W koszyku miała śliwki, mandarynki i gruszki. Nabiła grejpfruty
Coraz wyższe ceny w sklepach sprawiają, że kombinujemy, jak zaoszczędzić na zakupach. Pewna 35-latka z Libiąża wpadła na niezbyt legalny pomysł, przez który naraziła się na poważne konsekwencje. Kobieta włożyła do swojego koszyka śliwki, mandarynki i gruszki. Gdy udała się do kasy samoobsługowej, postanowiła zeskanować wszystkie owoce jako grejpfruty, które były wtedy na promocji. W ten sposób uszczupliła swój paragon o 10,82 zł. Czy było warto? Otóż nie, bowiem mieszkankę gminy Libiąż czekają teraz surowe konsekwencje.
Źle skasowała owoce. Teraz 35-latce grozi 8 lat więzienia
Warto pamiętać, że kasy samoobsługowe, mimo że nie wymagają obecności kasjera, są pod stałą obserwacją personelu hipermarketu. Kobieta, która chciała trochę zaoszczędzić, wpadła na gorącym uczynku, gdy zgodnie z procedurami pracownicy sklepu sprawdzili zawartość jej koszyka. Próba zaoszczędzenia ok. 11 zł skończyła się telefonem na policję i sprowadziła na 35-latkę poważne problemy. Teraz mieszkance gminy Libiąż grozi kara nawet 8 lat pozbawienia wolności.

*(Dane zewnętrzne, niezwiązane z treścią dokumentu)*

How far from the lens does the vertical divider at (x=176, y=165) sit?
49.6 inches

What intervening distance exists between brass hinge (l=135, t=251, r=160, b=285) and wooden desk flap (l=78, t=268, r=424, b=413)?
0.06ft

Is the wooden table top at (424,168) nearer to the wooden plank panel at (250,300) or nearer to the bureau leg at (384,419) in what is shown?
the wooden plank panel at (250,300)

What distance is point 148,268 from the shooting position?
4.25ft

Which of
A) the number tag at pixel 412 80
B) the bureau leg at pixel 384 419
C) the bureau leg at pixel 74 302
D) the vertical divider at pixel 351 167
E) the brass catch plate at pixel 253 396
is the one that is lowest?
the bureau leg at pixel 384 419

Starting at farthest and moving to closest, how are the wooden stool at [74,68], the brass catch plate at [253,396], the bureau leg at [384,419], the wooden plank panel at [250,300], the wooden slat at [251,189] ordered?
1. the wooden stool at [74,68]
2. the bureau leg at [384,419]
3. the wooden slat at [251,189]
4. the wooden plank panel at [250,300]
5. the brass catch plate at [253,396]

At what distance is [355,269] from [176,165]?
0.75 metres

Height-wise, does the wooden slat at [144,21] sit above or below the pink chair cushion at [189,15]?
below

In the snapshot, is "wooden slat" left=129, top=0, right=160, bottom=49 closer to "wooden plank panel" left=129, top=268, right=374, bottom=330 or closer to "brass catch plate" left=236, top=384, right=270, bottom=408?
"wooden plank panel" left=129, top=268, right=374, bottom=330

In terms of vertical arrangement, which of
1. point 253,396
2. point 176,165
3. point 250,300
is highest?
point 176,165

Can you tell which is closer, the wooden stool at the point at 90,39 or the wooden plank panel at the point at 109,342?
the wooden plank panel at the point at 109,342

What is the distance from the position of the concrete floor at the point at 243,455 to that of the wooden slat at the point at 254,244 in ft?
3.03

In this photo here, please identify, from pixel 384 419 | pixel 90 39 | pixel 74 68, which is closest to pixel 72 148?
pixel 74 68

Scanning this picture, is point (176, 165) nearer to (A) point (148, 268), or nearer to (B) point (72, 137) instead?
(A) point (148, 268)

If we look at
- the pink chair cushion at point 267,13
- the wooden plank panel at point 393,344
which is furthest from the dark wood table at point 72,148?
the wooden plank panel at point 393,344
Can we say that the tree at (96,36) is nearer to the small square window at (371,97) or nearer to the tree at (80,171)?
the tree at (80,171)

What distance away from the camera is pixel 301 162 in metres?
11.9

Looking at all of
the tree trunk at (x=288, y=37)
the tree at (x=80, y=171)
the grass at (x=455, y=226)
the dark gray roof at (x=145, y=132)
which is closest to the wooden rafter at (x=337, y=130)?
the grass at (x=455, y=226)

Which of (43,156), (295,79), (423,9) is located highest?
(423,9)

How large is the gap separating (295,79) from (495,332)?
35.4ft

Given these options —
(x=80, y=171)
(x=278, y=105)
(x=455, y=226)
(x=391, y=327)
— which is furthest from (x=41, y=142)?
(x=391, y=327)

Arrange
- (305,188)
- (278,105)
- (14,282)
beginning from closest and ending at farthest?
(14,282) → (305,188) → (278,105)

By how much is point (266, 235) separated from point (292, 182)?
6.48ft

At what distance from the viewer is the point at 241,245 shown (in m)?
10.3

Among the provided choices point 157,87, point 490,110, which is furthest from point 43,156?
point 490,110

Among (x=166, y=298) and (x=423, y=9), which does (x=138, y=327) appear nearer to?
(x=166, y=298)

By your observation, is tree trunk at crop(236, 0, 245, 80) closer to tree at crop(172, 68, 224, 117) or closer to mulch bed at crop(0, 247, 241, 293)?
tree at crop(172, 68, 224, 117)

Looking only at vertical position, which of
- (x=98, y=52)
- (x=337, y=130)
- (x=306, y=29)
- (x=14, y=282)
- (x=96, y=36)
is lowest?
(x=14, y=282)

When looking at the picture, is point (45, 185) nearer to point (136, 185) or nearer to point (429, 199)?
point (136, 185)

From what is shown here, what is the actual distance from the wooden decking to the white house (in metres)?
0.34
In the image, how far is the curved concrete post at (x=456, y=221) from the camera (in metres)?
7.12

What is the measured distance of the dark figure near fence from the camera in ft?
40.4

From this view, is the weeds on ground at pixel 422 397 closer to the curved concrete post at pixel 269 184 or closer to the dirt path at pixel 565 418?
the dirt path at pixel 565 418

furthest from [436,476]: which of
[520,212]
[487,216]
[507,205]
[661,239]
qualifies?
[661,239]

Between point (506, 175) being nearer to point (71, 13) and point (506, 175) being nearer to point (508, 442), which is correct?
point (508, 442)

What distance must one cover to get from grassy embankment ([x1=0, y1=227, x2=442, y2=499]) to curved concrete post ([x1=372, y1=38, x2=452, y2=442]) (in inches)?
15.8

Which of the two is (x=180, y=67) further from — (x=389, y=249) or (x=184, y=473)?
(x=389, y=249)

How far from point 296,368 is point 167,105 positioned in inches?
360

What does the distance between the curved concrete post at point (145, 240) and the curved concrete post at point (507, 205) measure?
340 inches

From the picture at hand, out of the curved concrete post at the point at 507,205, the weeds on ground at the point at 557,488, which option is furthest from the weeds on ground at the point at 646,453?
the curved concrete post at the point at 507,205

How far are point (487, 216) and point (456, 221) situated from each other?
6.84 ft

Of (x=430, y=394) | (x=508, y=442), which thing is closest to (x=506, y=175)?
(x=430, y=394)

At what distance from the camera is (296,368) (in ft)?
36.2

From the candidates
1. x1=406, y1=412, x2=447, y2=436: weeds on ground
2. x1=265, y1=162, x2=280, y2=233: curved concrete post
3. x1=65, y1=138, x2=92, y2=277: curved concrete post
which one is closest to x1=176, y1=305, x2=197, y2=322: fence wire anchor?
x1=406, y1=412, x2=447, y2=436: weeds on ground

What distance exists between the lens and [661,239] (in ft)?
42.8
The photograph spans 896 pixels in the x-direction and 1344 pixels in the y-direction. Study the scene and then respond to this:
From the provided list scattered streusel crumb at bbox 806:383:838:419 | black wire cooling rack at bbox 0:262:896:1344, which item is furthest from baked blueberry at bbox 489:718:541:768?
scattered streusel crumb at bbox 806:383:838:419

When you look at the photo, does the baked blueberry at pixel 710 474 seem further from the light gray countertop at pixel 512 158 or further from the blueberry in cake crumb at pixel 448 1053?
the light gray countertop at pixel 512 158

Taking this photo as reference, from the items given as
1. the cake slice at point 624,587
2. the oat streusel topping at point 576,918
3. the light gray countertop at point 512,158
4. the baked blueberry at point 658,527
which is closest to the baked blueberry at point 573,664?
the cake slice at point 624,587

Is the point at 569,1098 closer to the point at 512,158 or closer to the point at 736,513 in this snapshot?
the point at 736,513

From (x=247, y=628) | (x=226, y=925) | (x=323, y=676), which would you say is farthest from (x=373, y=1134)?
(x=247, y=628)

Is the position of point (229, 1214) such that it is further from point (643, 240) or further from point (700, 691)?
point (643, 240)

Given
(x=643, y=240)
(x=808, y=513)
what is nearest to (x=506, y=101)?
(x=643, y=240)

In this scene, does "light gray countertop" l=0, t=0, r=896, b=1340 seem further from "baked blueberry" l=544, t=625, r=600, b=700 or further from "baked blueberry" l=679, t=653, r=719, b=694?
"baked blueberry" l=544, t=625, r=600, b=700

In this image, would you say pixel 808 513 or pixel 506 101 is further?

Kasa samoobsługowa. Ten wybryk jest traktowany jak oszustwo
Przypomnijmy, że za kradzież, zgodnie z art. 278 Kodeksu karnego, grozi kara od 3 miesięcy do 5 lat pozbawienia wolności. Dlaczego więc kobieta może pójść do więzienia na maksymalnie 8 lat? Okazuje się, że przestępstwa popełniane na kasie samoobsługowej mają zupełnie inną kwalifikację prawną niż po prostu "wyniesienie" produktu ze sklepu. Mundurowi uznają takie przewinienie za próbę oszustwa, którego sprawca według przepisów podlega zupełnie innej karze.
Kto, w celu osiągnięcia korzyści majątkowej, doprowadza inną osobę do niekorzystnego rozporządzenia własnym lub cudzym mieniem za pomocą wprowadzenia jej w błąd albo wyzyskania błędu lub niezdolności do należytego pojmowania przedsiębranego działania, podlega karze pozbawienia wolności od 6 miesięcy do 8 lat
– czytamy w art. 286 Kodeksu karnego.
Dlatego trzeba pamiętać, że nie warto ryzykować takimi konsekwencjami dla zaoszczędzenia kilku złotych.